Matteo Renzi, intervistato dalla Stampa di Torino, assicura: “Le elezioni europee non sono un referendum su di me, e nemmeno sul governo”, per questo “andremo al voto senza il mio nome nel simbolo...

Renzi: non sono referendum su di me, nel simbolo Pd non ci sarà mio nome

Matteo Renzi, intervistato dalla Stampa di Torino, assicura: “Le elezioni europee non sono un referendum su di me, e nemmeno sul governo”, per questo “andremo al voto senza il mio nome nel simbolo del Pd. Rimaniamo sulla linea ‘no name’ che varò Bersani. Oggi è così: poi alle elezioni politiche, nel 2018, staremo a vedere. Tempo ancora ce n’è”.

Sempre a proposito di Europee: “Non credo che si tratti di una tornata elettorale difficile, drammatica per noi. Il Partito democratico è forte e strutturato e credo che, al di là delle elezioni europee, nelle amministrative possa recuperare il Piemonte, l’Abruzzo, Prato e qualche altro comune”.

Renzi nel colloquio con la Stampa torna ad attaccare Susanna Camusso, segretario della Cgil, e il presidente di Confindustria, Giorgio Squinzi.

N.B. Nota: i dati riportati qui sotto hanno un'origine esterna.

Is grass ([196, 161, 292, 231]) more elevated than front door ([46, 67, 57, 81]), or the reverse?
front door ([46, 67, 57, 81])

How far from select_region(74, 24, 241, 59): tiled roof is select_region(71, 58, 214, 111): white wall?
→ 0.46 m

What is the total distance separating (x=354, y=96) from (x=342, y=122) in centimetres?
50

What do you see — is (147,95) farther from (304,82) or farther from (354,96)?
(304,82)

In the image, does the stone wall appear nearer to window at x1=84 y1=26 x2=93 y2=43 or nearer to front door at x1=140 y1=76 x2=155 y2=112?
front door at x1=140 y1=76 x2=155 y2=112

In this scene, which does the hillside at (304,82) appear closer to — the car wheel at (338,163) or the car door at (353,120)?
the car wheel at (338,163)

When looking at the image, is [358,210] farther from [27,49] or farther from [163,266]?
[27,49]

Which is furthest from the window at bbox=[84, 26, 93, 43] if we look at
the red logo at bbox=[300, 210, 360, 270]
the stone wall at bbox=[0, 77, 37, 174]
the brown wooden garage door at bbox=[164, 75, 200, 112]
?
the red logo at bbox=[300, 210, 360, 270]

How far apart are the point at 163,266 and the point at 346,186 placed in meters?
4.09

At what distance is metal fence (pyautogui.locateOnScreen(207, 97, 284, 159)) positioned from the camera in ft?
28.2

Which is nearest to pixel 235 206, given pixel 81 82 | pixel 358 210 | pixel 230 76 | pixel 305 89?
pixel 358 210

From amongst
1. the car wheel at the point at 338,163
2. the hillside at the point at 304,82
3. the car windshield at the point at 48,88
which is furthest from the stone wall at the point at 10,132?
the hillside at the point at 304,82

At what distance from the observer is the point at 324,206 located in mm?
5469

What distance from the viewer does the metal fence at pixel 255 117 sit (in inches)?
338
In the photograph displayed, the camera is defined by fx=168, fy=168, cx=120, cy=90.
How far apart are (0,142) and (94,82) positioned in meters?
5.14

Non si fa attendere la replica di Camusso: “Posizioni come quella di Renzi, che riducono le forme di partecipazione, indeboliscono la democrazia. Sempre. Non e’ un giudizio su questa fase, ma un’affermazione di scuola”. “Lui, che teorizza la necessita’ di cambiare verso – osserva Camusso – in realta’ non fa che assecondare una tendenza gia’ esistente. Penso che sia un errore. Ma penso anche che sia una grande occasione per il sindacato di riappropriarsi della contrattazione nelle fabbriche. Non mi angoscio di fronte alle sue parole, ma ritengo che esprimano un elemento di conservazione”.

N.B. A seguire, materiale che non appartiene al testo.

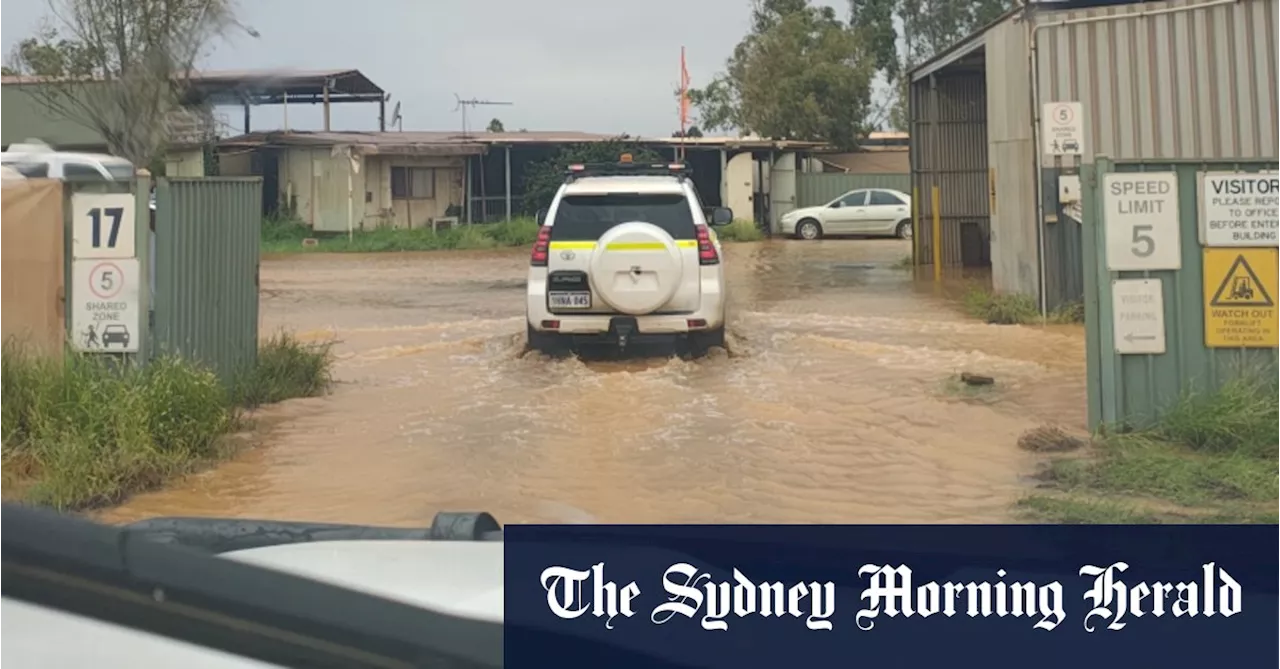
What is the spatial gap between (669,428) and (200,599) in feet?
27.4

Per il leader della Cgil “Renzi cavalca un’onda di parte dell’opinione pubblica. Ma forse – aggiunge – ha anche un’idea diversa della relazione tra politica e societa’, peraltro tutta da sperimentare, quando dice che parla direttamente ai cittadini senza intermediazioni. E’ un modello ben conosciuto anche in Italia, nella versione politica di Berlusconi come in quella tecnocratica di Monti. Ma al di la’ delle singole organizzazioni c’e’ un modello che l’Europa dichiara di sposare che e’ quello della rappresentanza degli interessi e della partecipazione che aiuta a mantenere la democrazia. Non mi pare che il governo vada in quella direzione”. Insiste Camusso: “La rappresentanza sociale e’ qualcosa che arricchisce e rafforza la democrazia. Volerla cancellare espone a rischi”.